- Instructions for the task -
Transcribe the data that follows precisely, omitting nothing.

START Excerpted records

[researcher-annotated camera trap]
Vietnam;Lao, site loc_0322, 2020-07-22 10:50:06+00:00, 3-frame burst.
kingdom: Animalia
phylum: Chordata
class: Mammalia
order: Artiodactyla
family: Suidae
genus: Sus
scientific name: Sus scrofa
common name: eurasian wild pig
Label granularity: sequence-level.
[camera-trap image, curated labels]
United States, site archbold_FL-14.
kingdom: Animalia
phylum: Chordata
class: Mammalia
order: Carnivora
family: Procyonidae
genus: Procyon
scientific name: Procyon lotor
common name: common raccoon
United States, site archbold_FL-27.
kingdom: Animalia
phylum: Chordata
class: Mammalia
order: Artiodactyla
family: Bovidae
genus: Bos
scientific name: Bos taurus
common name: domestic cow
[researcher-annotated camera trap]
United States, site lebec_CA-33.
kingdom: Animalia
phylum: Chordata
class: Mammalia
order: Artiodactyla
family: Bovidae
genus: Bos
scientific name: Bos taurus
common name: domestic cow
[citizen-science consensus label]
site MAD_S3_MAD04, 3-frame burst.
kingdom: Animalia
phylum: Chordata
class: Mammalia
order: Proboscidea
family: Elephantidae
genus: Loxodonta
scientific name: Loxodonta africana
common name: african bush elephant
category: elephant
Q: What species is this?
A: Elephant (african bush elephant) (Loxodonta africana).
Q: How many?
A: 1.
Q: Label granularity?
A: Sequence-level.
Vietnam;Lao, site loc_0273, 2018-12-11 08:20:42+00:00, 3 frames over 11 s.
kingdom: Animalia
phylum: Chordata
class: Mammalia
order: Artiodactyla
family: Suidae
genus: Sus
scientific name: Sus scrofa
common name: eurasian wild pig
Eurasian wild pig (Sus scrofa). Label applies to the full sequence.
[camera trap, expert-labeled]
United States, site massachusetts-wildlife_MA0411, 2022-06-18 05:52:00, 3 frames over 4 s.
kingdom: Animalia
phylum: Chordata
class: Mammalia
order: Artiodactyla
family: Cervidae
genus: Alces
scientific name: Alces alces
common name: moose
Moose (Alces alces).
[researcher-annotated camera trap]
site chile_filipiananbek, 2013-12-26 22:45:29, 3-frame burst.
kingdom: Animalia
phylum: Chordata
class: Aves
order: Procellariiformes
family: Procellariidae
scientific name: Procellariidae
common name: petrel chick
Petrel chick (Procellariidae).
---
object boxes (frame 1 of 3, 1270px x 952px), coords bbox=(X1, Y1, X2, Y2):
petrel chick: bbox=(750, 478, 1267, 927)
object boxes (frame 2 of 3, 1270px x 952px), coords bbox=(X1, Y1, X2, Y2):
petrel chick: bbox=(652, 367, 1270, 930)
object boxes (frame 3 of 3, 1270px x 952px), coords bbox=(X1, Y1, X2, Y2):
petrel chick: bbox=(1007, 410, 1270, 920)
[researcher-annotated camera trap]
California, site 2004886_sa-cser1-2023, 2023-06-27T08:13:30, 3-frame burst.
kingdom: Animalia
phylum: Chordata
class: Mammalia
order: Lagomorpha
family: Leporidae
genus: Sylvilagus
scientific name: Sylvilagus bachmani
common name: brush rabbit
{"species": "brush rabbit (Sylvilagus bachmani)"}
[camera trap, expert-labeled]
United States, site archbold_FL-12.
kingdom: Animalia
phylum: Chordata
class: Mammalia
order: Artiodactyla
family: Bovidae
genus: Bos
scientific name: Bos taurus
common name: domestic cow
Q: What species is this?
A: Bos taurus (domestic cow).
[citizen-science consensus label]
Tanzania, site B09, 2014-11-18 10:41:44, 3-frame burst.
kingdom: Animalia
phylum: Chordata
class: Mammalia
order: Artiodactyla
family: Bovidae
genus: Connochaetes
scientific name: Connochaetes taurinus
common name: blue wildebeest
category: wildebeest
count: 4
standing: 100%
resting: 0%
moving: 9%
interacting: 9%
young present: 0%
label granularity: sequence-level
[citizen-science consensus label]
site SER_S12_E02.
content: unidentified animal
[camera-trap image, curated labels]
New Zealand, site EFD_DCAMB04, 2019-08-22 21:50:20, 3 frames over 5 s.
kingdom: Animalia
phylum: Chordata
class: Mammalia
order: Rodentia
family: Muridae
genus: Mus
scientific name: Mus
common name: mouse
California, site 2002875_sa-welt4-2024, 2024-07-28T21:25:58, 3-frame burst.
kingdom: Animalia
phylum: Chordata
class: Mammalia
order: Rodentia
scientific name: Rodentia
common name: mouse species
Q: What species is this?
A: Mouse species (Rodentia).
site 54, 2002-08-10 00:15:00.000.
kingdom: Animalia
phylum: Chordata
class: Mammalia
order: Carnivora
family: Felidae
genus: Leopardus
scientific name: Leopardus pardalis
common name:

END Excerpted records

- Your response -
[researcher-annotated camera trap]
Vietnam;Lao, site loc_0322, 2020-07-22 10:50:06+00:00, 3-frame burst.
kingdom: Animalia
phylum: Chordata
class: Mammalia
order: Artiodactyla
family: Suidae
genus: Sus
scientific name: Sus scrofa
common name: eurasian wild pig
Label granularity: sequence-level.
[camera-trap image, curated labels]
United States, site archbold_FL-14.
kingdom: Animalia
phylum: Chordata
class: Mammalia
order: Carnivora
family: Procyonidae
genus: Procyon
scientific name: Procyon lotor
common name: common raccoon
United States, site archbold_FL-27.
kingdom: Animalia
phylum: Chordata
class: Mammalia
order: Artiodactyla
family: Bovidae
genus: Bos
scientific name: Bos taurus
common name: domestic cow
[researcher-annotated camera trap]
United States, site lebec_CA-33.
kingdom: Animalia
phylum: Chordata
class: Mammalia
order: Artiodactyla
family: Bovidae
genus: Bos
scientific name: Bos taurus
common name: domestic cow
[citizen-science consensus label]
site MAD_S3_MAD04, 3-frame burst.
kingdom: Animalia
phylum: Chordata
class: Mammalia
order: Proboscidea
family: Elephantidae
genus: Loxodonta
scientific name: Loxodonta africana
common name: african bush elephant
category: elephant
Q: What species is this?
A: Elephant (african bush elephant) (Loxodonta africana).
Q: How many?
A: 1.
Q: Label granularity?
A: Sequence-level.
Vietnam;Lao, site loc_0273, 2018-12-11 08:20:42+00:00, 3 frames over 11 s.
kingdom: Animalia
phylum: Chordata
class: Mammalia
order: Artiodactyla
family: Suidae
genus: Sus
scientific name: Sus scrofa
common name: eurasian wild pig
Eurasian wild pig (Sus scrofa). Label applies to the full sequence.
[camera trap, expert-labeled]
United States, site massachusetts-wildlife_MA0411, 2022-06-18 05:52:00, 3 frames over 4 s.
kingdom: Animalia
phylum: Chordata
class: Mammalia
order: Artiodactyla
family: Cervidae
genus: Alces
scientific name: Alces alces
common name: moose
Moose (Alces alces).
[researcher-annotated camera trap]
site chile_filipiananbek, 2013-12-26 22:45:29, 3-frame burst.
kingdom: Animalia
phylum: Chordata
class: Aves
order: Procellariiformes
family: Procellariidae
scientific name: Procellariidae
common name: petrel chick
Petrel chick (Procellariidae).
---
object boxes (frame 1 of 3, 1270px x 952px), coords bbox=(X1, Y1, X2, Y2):
petrel chick: bbox=(750, 478, 1267, 927)
object boxes (frame 2 of 3, 1270px x 952px), coords bbox=(X1, Y1, X2, Y2):
petrel chick: bbox=(652, 367, 1270, 930)
object boxes (frame 3 of 3, 1270px x 952px), coords bbox=(X1, Y1, X2, Y2):
petrel chick: bbox=(1007, 410, 1270, 920)
[researcher-annotated camera trap]
California, site 2004886_sa-cser1-2023, 2023-06-27T08:13:30, 3-frame burst.
kingdom: Animalia
phylum: Chordata
class: Mammalia
order: Lagomorpha
family: Leporidae
genus: Sylvilagus
scientific name: Sylvilagus bachmani
common name: brush rabbit
{"species": "brush rabbit (Sylvilagus bachmani)"}
[camera trap, expert-labeled]
United States, site archbold_FL-12.
kingdom: Animalia
phylum: Chordata
class: Mammalia
order: Artiodactyla
family: Bovidae
genus: Bos
scientific name: Bos taurus
common name: domestic cow
Q: What species is this?
A: Bos taurus (domestic cow).
[citizen-science consensus label]
Tanzania, site B09, 2014-11-18 10:41:44, 3-frame burst.
kingdom: Animalia
phylum: Chordata
class: Mammalia
order: Artiodactyla
family: Bovidae
genus: Connochaetes
scientific name: Connochaetes taurinus
common name: blue wildebeest
category: wildebeest
count: 4
standing: 100%
resting: 0%
moving: 9%
interacting: 9%
young present: 0%
label granularity: sequence-level
[citizen-science consensus label]
site SER_S12_E02.
content: unidentified animal
[camera-trap image, curated labels]
New Zealand, site EFD_DCAMB04, 2019-08-22 21:50:20, 3 frames over 5 s.
kingdom: Animalia
phylum: Chordata
class: Mammalia
order: Rodentia
family: Muridae
genus: Mus
scientific name: Mus
common name: mouse
California, site 2002875_sa-welt4-2024, 2024-07-28T21:25:58, 3-frame burst.
kingdom: Animalia
phylum: Chordata
class: Mammalia
order: Rodentia
scientific name: Rodentia
common name: mouse species
Q: What species is this?
A: Mouse species (Rodentia).
site 54, 2002-08-10 00:15:00.000.
kingdom: Animalia
phylum: Chordata
class: Mammalia
order: Carnivora
family: Felidae
genus: Leopardus
scientific name: Leopardus pardalis
common name:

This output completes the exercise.